The relevance of unified Korean Peninsula for a future world – Part III: Lessons learnt: a divided Sudan

Map of Sudan and South Sudan (

Map of Sudan and South Sudan (

By Dr. Hassan Humeida – Kiel, Germany

BERLIN: Let us look at the Sudan (Eastern Africa) that had once been one country and is now divided.

Experts agree that the recent separation into the North and South Sudan is a failed experience. Both parts of Sudan are now in worse shape than before in both political and economic terms. Corruption has increased massively and so have crime, hunger and disease.

It all started with rebel soldiers from the Southern Sudan who have fought for half a century with the aim to turn Southern Sudan into an independent and prosperous state.

Indeed, the majority of oil reservoirs are located in the Southern region, while prosperity and wealth were largely located in the capital city “Khartoum”.

Besides differences in life-style and religion, emotions such as envy and jealousy were dividing the Northern and Southern people.

Also, there was a strong international interest to separate the Sudan into two states to weaken its influence on the North African continent. After a long period of discussion and debate, the separation agreement of South Sudan was signed in 2003 in Kenya, the so-called “Naivasha Agreement”, which paved the way for six years of transition and ended with the formal separation of North and South in 2011.

South Sudan became an independent state on July 9, 2011, which was supported by a majority of votes (99%) from its own people.

While the beginnings of the new state were celebrated, the situation has decreased dramatically in the last decade.

There are tribal conflicts in Southern Sudan, where different parties fight for power. Major players are President Silva Kiir Mardit from the Dinka tribe and Riek Machar from the Nuer tribe. Experts consider the state of southern Sudan now as an unsafe country, where indiscriminate killing and ethnic cleansing are very common.

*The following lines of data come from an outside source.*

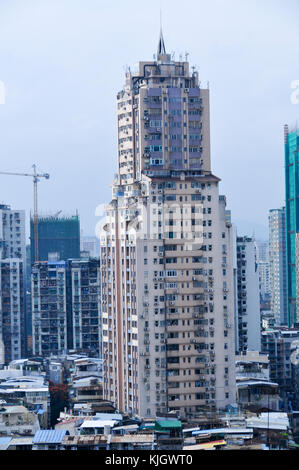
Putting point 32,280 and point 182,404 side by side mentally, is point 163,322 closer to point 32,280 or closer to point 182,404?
point 182,404

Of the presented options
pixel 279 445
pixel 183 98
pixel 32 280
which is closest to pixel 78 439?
pixel 279 445

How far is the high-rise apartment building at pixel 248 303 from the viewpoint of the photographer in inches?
517

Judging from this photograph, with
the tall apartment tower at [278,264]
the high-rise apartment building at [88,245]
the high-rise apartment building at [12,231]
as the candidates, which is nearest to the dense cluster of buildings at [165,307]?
the high-rise apartment building at [88,245]

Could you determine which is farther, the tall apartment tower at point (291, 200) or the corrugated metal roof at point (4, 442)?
the tall apartment tower at point (291, 200)

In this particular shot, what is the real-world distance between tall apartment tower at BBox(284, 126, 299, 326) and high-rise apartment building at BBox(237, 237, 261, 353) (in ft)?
15.8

Southern Sudan’s natural richness in terms of agriculture and natural resources, including major oil reserves, do not benefit the people, and are rather sources of corruption and in-fighting.

The international community has thus classified Southern Sudan among the four countries including Yemen, Somalia and Northern Nigeria to be threatened by famine.

The United Nations and the World Food Program estimate that about 5.2 million people, nearly half the population of Southern Sudan, are affected by famine.

We can learn from this political retrospective that unified countries are stronger than separated ones. It is hoped that the people of the Korea Peninsula can look at the two examples of Germany and Sudan and decide for themselves what route to take for their own nation.